▸ **Ejercicios**:
(1) Enumera los planos, además de la guerra, en los que según el texto sobre Napoleón este hizo grandes cosas.
(2) Responde a estas preguntas con datos del texto sobre Napoleón, por favor:
(a) ¿Qué unificaciones tienen sus raíces en la era napoleónica?
(b) ¿Qué cargo tenía Napoleón cuando cerró la etapa revolucionaria?
(c) ¿Por qué culto había sustituido la Revolución el católico?
(3) Prosigue el texto sobre Napoleón a partir de su última oración.

=== Texto fuente ===

Las campañas de Bonaparte diseminaban las ideas de libertad y república por toda Europa —y más allá—, desarmando imperios, despertando nacionalismos e incidiendo de esta forma en la futura configuración del mapa de Europa. La unificación de Italia y de Alemania tienen sus raíces en la era napoleónica.

Napoleón no hizo sólo la guerra. Hizo grandes cosas en el plano civil, político e institucional.

Convertido en Primer Cónsul, Napoleón cerró la etapa revolucionaria, instaurando un orden necesario y anhelado. A la vez, consolidó e institucionalizó muchas de las conquistas revolucionarias: la igualdad ante la ley, la libertad de conciencia y de empresa, la abolición de los privilegios de cuna.

Promulgó un Código Civil que fue modelo en casi todo el mundo occidental y cuyos principios siguen vigentes hasta hoy. Reconcilió a Francia con la Iglesia Católica —la Revolución había abolido ese culto sustituyéndolo por uno civil, un ateísmo de Estado— y reorganizó la administración, creando muchas instituciones que todavía rigen la sociedad francesa.

=== Datos proporcionados ===

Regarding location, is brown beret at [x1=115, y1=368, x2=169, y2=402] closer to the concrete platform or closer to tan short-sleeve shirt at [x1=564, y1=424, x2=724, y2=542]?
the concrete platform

===

▸ **Respuestas por ejercicio**:
(1) civil, político, institucional

(2)
(a) La de Italia y la de Alemania.
(b) Primer Cónsul.
(c) Por uno civil, un ateísmo de Estado.

(3)
En la gran vía abierta por la epopeya de Napoleón, muchos hombres que, en el corset que representaban los órdenes sociales en el Antiguo Régimen, no hubiesen podido trascender, hicieron carreras fulgurantes, llegando a conducir ejércitos, gobernar países, ocupar tronos y fundar dinastías. Su gobierno dejó huellas imborrables en París: la columna Vendôme, la Iglesia de la Madeleine, los arcos de triunfo del Carrousel y de l’Étoile, el edificio de la Bolsa, entre otros. Y su inconfundible inicial “N” grabada en piedra en varios puentes sobre el Sena.

El historiador Thierry Lentz, director de la Fundación Napoleón, sostiene que se exageraron las cifras de los muertos en las guerras napoleónicas. “Francia, en 15 años tuvo menos de un millón de muertos. Para Europa, la cifra es de 2,5 millones. La guerra de los Treinta Años (1618-1648) dejó 11 millones de muertos en Europa. La Guerra de los Siete Años (1756-1763), dos millones”.

Es notable ver cómo el progresismo reivindica la sangrienta Revolución Francesa, cuya violencia no parece indignar, mientras que Napoleón es presentado siempre como un monstruo sediento de sangre. Existe un evidente doble rasero cuando la Revolución Francesa es venerada, estudiada y hasta sacralizada. Poco y nada se dice sobre el Terror, la guillotina, la persecución, el caos social y la guerra civil implacable, realidad a la cual Bonaparte puso fin, sin por ello volver al Antiguo Régimen. Cuando la derecha mata, es genocidio. Cuando lo hace la izquierda es el parto de la historia.

Desde 1816, el célebre escritor francés Stendhal observó indignado cómo se empezaba a deformar la historia de la que él fue testigo. Eso lo impulsó a escribir su Napoleón, que lamentablemente dejó inconcluso pero cuyos borradores y capítulos incompletos fueron publicados.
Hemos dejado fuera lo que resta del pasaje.